Excerpted passage:
John Heesakkers: No, that's also good question. That's the selection criteria. If you have a lean leg, that's the best one. It doesn't mean that you cannot do it in a leg that has, well, more than a certain centimeters diameter. The issue is that you have to get to the implant. If it picks up the signal, then you're fine. And I think this device can do that quite easily also with thicker ankles. So, I'm not that afraid of it. Perhaps it's a healing issue, that it heals not that well.

What we also did in the meantime, and that's also interesting to know, is that, we had five patients from the first group who had to be changed with implant, because they want to continue stimulation, but they needed another generation implant. And it was easy to take the old implant out and put a new one in on the same spot. So, that also is possible. We did it in five. That's not the rule. But okay, it's quite an indication. And, I think that finally, if you can master the area that you're operating in, that you can have a safe series, and also good results in many patients that are, well, quite easy to help them, as compared to other types of stimulation.

Diane Newman: When is this going to be available?

John Heesakkers: Ah, also good question. There is a process going on with the FDA to have approval. It is expected to be there in October. The answer for it. Yes or no?

Diane Newman: Yeah, that's good.

John Heesakkers: If that's the case, then I expect... But okay, I'm not from U.S., so I don't know how those rules are and how the logistics are. Then I expect it will be available beginning next year.

Diane Newman: Is it available now in Europe though, where you're practicing?

John Heesakkers: We are also in a process of getting approval for it. Perhaps we will get that. In every country in Europe, that's different. So, that's not that easy. But I think, that these results in a big group with quite some follow-up already. Well, this is quite convincing, so I think that it'll be accepted in many countries.

Diane Newman: Oh, great. Well, listen, thank you so much. I mean, you really answered all my questions, but also I think this is a really exciting advancement, right, for neuromodulation. I mean, because you're right, coming back every week for PTNS every week is really an issue. We have a practice in the city and patients complain about it all the time. They can't get in, parking, that type of thing, and they want to go on with their lives, right? And sometimes, it's difficult to make that appointment. So the fact that we have something to implant that. And also, I like the fact that you can do it yourself, right? I think that's great. Now, with compliance, was compliance that... You say they could do it daily, how often do they really do it though? That's what I was wondering.

What this task involves:
Please continue the interview transcript about the implantable stimulation device from the point where it stops. The material that comes next has nothing to do with the interview transcript.

Data extract:
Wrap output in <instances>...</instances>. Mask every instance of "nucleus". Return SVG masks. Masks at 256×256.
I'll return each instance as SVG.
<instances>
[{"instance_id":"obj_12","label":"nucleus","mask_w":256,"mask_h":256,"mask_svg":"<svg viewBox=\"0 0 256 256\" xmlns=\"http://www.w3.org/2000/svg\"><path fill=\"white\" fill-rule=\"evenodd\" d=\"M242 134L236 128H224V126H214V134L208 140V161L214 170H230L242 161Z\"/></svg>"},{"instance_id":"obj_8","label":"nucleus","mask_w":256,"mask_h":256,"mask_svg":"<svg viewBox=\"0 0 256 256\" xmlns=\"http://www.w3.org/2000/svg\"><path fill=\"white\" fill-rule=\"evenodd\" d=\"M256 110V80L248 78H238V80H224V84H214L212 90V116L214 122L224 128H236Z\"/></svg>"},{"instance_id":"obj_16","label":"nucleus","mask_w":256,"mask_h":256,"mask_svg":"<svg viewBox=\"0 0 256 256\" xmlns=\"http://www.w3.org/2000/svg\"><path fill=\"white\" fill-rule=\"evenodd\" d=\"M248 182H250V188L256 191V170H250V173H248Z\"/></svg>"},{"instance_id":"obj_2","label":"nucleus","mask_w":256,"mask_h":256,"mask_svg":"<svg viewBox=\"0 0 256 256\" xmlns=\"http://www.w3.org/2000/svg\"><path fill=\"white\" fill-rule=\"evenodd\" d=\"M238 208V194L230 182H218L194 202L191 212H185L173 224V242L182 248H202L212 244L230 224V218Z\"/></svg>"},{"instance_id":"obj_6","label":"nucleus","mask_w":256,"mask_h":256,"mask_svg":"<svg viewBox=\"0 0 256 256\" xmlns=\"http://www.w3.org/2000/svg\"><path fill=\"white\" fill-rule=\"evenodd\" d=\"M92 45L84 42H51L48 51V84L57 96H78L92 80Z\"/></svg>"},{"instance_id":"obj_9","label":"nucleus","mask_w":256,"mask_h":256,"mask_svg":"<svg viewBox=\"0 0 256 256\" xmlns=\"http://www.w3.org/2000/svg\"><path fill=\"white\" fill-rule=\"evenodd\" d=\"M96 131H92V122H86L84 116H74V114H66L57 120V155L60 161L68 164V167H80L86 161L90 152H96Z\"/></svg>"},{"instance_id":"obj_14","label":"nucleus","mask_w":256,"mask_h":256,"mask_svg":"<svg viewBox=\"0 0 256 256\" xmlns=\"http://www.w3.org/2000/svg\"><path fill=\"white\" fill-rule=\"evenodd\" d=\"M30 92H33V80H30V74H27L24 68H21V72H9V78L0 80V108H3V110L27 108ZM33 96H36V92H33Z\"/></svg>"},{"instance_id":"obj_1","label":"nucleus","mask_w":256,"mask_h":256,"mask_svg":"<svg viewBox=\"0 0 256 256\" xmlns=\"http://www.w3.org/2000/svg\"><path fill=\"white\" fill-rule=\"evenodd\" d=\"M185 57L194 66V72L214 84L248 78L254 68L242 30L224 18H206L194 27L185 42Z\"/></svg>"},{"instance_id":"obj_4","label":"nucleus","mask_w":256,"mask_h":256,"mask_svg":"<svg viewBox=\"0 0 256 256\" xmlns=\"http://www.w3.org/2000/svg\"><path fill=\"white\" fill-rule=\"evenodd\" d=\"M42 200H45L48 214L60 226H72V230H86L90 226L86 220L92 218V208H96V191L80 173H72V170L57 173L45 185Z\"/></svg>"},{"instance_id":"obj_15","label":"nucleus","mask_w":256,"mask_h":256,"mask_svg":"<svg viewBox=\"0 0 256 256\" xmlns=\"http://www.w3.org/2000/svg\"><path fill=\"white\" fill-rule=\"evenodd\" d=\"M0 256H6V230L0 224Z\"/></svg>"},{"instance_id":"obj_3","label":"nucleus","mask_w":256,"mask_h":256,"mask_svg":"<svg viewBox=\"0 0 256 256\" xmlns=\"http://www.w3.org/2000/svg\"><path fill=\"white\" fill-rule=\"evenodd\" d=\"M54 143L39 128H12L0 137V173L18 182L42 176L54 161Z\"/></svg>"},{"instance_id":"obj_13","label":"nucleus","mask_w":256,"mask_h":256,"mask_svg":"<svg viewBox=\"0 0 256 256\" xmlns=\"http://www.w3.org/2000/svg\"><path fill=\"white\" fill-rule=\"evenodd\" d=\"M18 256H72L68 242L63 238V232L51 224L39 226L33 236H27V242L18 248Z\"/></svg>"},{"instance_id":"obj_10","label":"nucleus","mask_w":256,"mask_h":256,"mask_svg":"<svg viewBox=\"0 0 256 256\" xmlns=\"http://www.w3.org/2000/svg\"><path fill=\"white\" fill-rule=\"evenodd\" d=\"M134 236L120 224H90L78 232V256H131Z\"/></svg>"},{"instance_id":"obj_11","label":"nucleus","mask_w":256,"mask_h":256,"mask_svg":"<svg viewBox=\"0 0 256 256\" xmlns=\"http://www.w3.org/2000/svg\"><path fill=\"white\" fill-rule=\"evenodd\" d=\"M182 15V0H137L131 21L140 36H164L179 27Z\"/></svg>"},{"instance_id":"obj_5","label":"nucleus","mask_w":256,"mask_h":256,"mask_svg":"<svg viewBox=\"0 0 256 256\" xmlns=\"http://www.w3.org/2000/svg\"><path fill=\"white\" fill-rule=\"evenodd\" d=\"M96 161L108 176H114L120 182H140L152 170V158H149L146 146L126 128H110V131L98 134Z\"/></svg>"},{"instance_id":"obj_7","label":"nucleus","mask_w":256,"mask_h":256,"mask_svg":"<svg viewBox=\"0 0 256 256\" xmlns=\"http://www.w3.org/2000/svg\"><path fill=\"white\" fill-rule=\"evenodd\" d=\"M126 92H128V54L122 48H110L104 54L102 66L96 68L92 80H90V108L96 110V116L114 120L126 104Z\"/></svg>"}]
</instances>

Response to the exercise:
John Heesakkers: We are looking at that now, because half the patients stimulates three times a week and another group is stimulating all week. In the first group, patients had to stimulate six days a week, and on Sunday they had off. And then, quite often, when they came back into the clinic, they said, "Well, I want to have that extra day of stimulation also because that's what I need." So I think, one day of stimulation per day, that's quite a good frequency. They can do it, well, everywhere they want more or less. It is also good from a compliance point of view, because I think, if you remember every day that you have to do something that's better than once a month, or once a week, or once in 10 days, et cetera. And, that perhaps is also a good stimulus for the patients to continue.

Diane Newman: And this device has not migrated then. I mean, because I'm thinking of people that maybe are runners, or exercise, or put on boots, or whatever.

John Heesakkers: No, it is sutured to the fascia with unresolvable sutures. And so, it stays there. I also think that if it is encapsulated, it does not move. And that's what we saw, for instance, in our first primitive implants, that they were encapsulated on the same spot. And, even after 17 years, because we followed them for 17 years, it was not moving. So, I think it's quite robust in its location.

Diane Newman: Okay. Well, thank you so much for presenting this. We're really excited to have it. I know our viewers are going to like it because this is such a growth area for urology, and especially for patients who have overactive bladder. Thanks.

John Heesakkers: Yeah. Thank you. Thank you. Bye-Bye.